_Task to complete_:
Return every line of the entries below that contains the word "spatial".

_Data rows_:
[START]

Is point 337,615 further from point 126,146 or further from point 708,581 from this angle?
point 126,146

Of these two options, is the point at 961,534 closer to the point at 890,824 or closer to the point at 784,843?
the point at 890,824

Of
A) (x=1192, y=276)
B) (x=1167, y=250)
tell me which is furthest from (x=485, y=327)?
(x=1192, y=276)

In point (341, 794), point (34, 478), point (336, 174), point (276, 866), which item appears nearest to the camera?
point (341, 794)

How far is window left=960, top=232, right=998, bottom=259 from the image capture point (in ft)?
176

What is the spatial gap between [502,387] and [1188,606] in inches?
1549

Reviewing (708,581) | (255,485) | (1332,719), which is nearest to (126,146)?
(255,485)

[END]
[START]

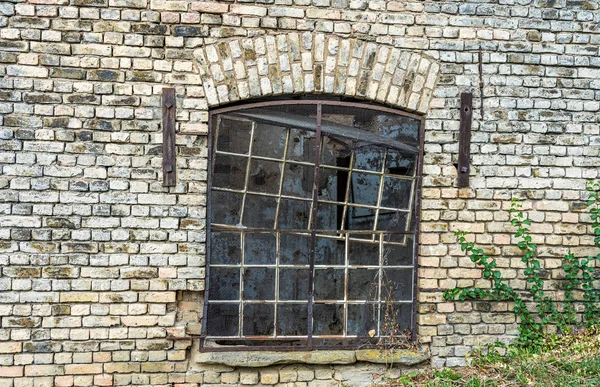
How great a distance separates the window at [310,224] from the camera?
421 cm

[END]
[START]

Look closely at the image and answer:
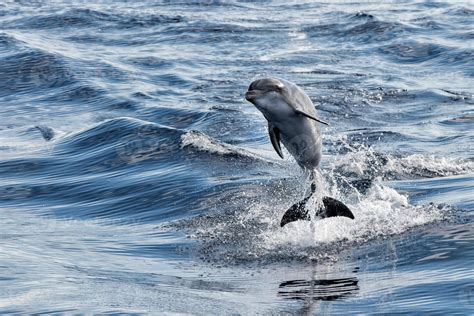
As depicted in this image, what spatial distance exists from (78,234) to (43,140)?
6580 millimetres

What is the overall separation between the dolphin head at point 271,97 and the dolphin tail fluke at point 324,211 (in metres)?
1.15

[END]

_Output of the task_:
What is the spatial gap between [502,387] and [1188,606] in inches?
As depicted in this image, what spatial distance exists from (78,234) to (43,140)?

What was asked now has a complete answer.